Though we were warned we would be jumping right into everything, I didn’t know what to expect. However, I can say that it definitely wasn’t the desecrated Jewish cemetery that we started our Oswiecim tour at shortly after our arrival at the Center for Dialogue and Prayer. Before we entered the cemetery, a naive thought crossed my mind – something like, “Wow, it’s amazing that this is still here,” thinking it was going to be a somewhat normal cemetery. Unfortunately, I quickly realized that this was not the case. Walking through it, past the chalk-numbered tombstones, crooked and close together, no longer marking where their corresponding bodies are actually buried, I was shocked, though with everything we’ve learned I probably shouldn’t have been. The Nazis had not only tried to break the spirit of the living Jews – exterminating them wasn’t enough; they also tried to destroy their memory. I think just seeing the destruction, seeing the pieces of broken-up stones that once commemorated the lives of human beings, seeing that in person, was just kind of insane. However, they didn’t succeed in this goal. The white-chalk numbers were written by those who volunteered to work towards restoration of the site to mark and count the stones. They didn’t succeed in destroying their memory. I thought that the Polish custom of leaving little lamps on the gravestones was beautiful, and especially considering how there is no longer a Jewish population here in Oswiecim, I thought it was amazing that there was a good number of these lamps around the cemetery. To me, this represents the progress that’s been made since the Shoah. Seeing how non-Jewish Poles still visit this cemetery, a site they could become desensitized to and forget about as it is in their neighborhood, and witnessing how they leave the lamps at these tombstones, still honoring their memory today, provided a little bit of light in the darkness of the still-present destruction.

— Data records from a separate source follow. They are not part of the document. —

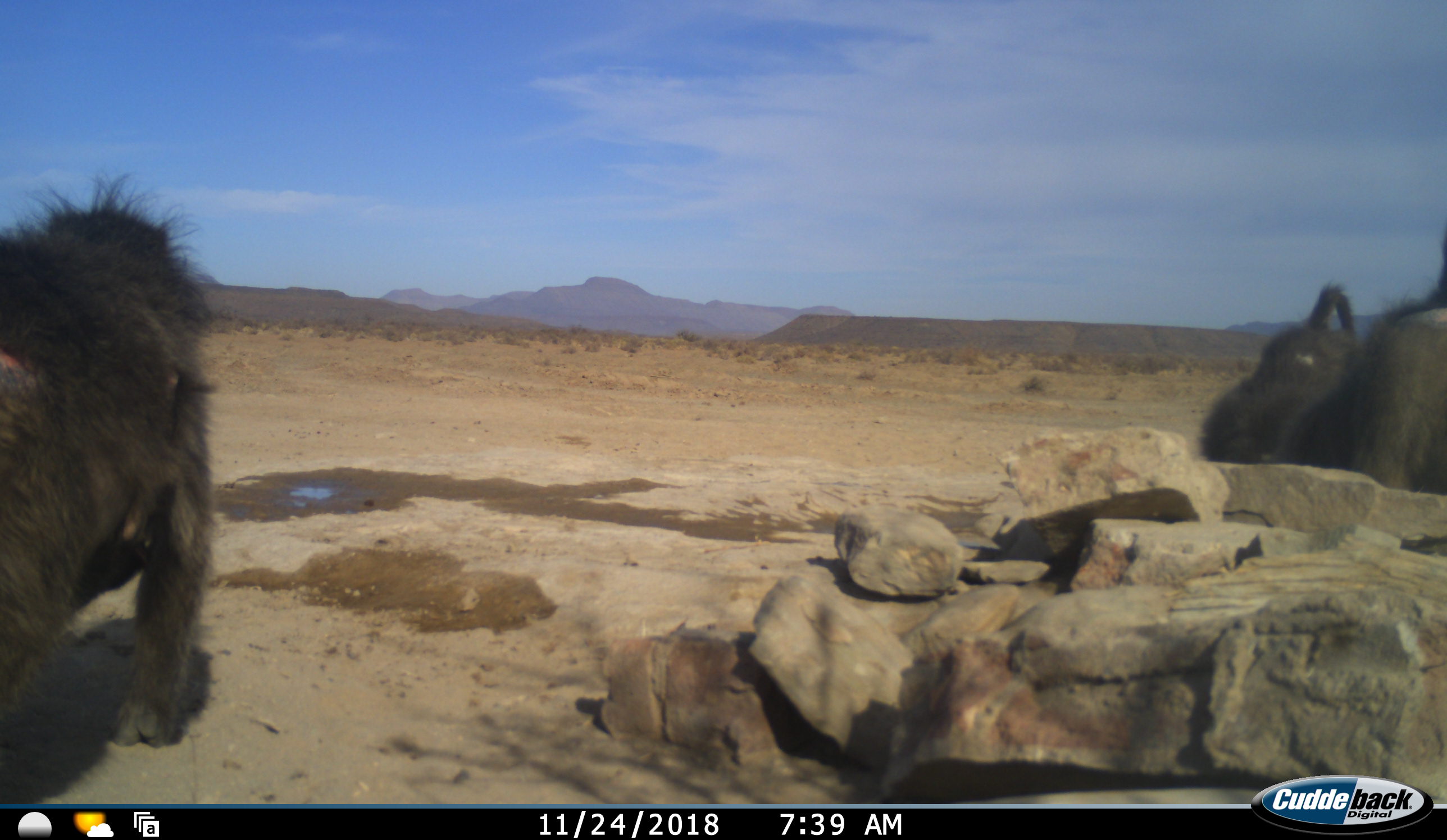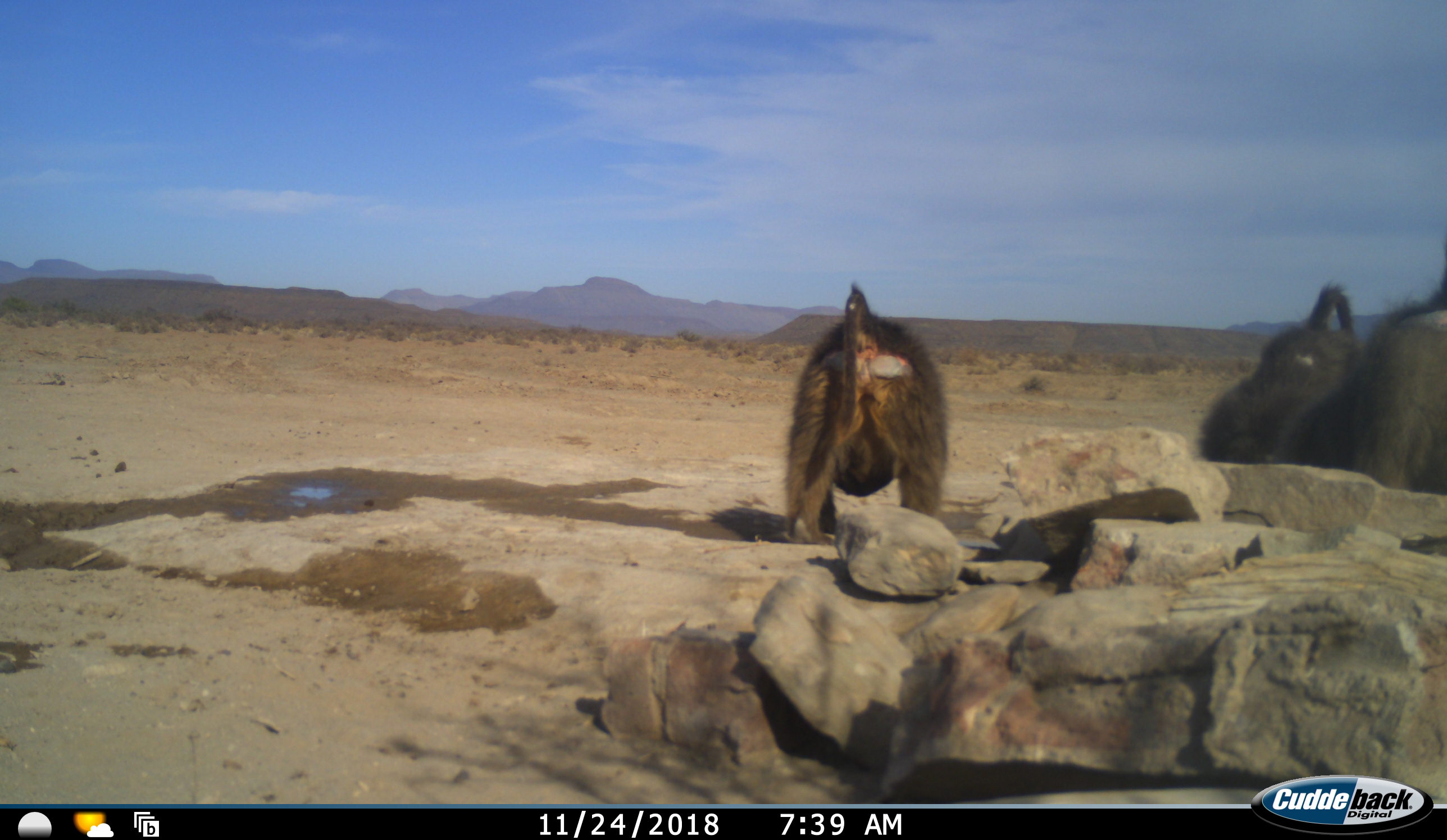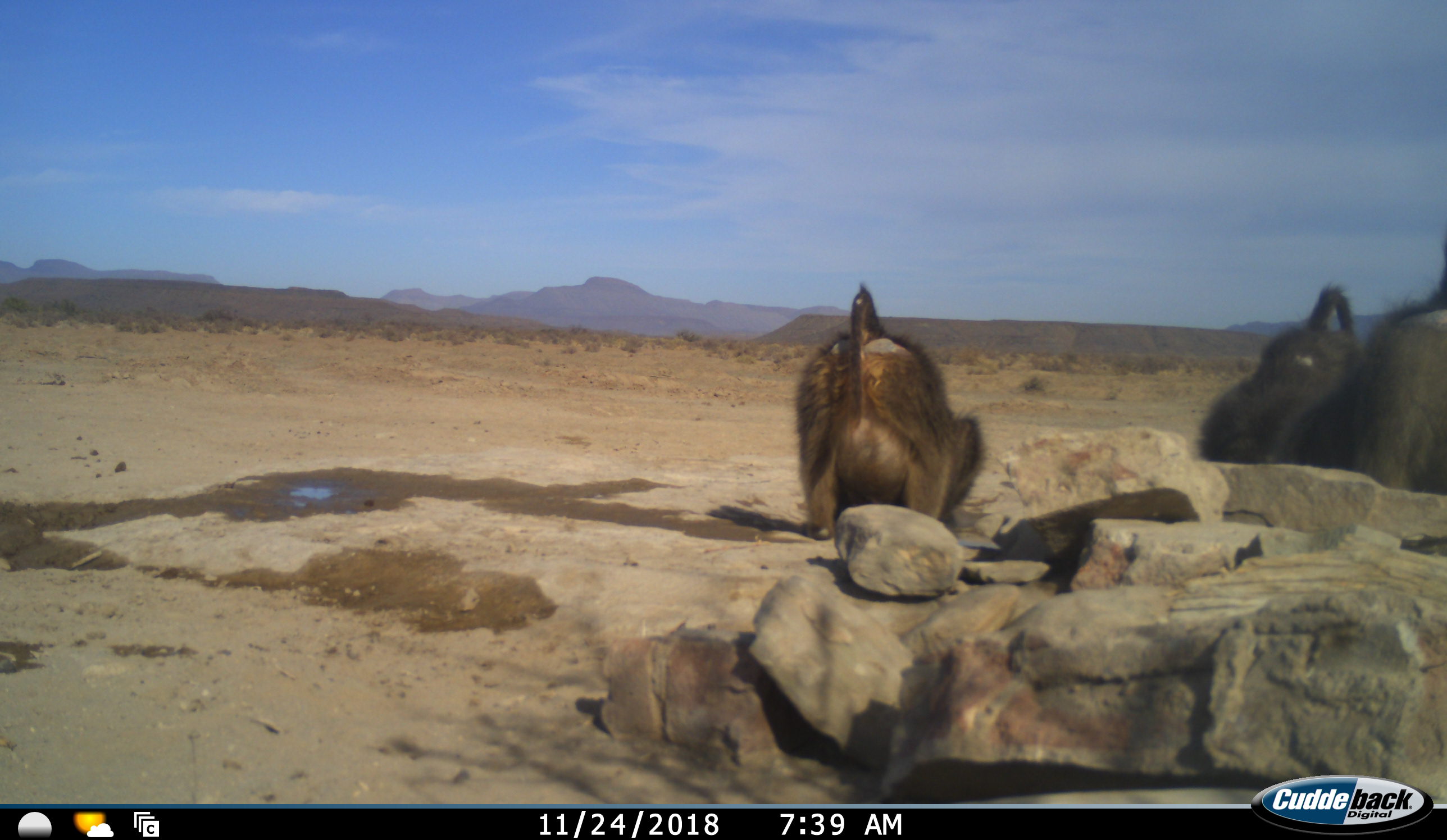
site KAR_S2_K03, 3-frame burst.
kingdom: Animalia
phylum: Chordata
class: Mammalia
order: Primates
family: Cercopithecidae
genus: Papio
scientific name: Papio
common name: baboon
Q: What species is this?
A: Baboon (Papio).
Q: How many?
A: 3.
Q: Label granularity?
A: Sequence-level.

            Someone who played a big role in this visible progress was Saint Pope John Paul II. I was so excited to go to Wadowice and see the town he grew up in and to visit his home and the parish he was raised in, the place where his faith was fostered. Arriving in Wadowice and going to see his high school was a very cool experience, but visiting the Old Synagogue and hearing the story of Lolek and Jurek was incredible. I thought it was a fascinating story – one full of friendship and hope – and it definitely shows the power that strong relationships create. They were childhood friends, Karol Wojtyla/Pope John Paul II (Lolek) and Jerzy Kluger (Jurek), and one particular story told of how when Jurek got his acceptance letter, the two were so happy they would be attending high school together. They understood from a young age that they were equals, and their religious difference didn’t stop their great friendship or the good relations between their families. However, after they graduated from high school, the war caused them to lose touch, as Jurek had to leave Wadowice with his father to escape capture and a terrible fate. He joined the Polish army heading towards Russia and survived the war. In 1951, he ended up in Rome with his wife, and when John Paul II went to Rome in the 1960s for the Second Vatican Council and was made a Cardinal, the two reconnected. Amazingly, their bond was so strong that it was as if time had never passed, and after all that had happened and all they had gone through separately, they came together in mutual love, understanding, and respect and worked towards mending Jewish-Christian relations.
Klugar contributed a lot to the impact that John Paul II was able to make during the Second Vatican Council, which can be seen in the Nostra Aetate that Pope Paul VI published in 1965. It is a “Declaration on the Relation of the Church to Non-Christian Religions.” This document specifically highlights that Jews are not to blame for Jesus’ death, and it points out similarities as well as promotes respect between different religions. This story of friendship is so powerful – the two men went from being childhood friends to being an unbeatable team that worked towards unity after a long war that encouraged disunity. I wish it was a more well-known story because I feel like it has the power to open a lot of minds to the idea of how powerful human relationships can be and are. This depiction of the power relations can hold only reinforces why the reparation of Jewish-Christian relations is so important. Restoring the relationship between Jews and Christians and mending it into one that embodies understanding just as Lolek’s and Jurek’s did can help to create a more respectful and peaceful environment and promote mutually beneficial conversations.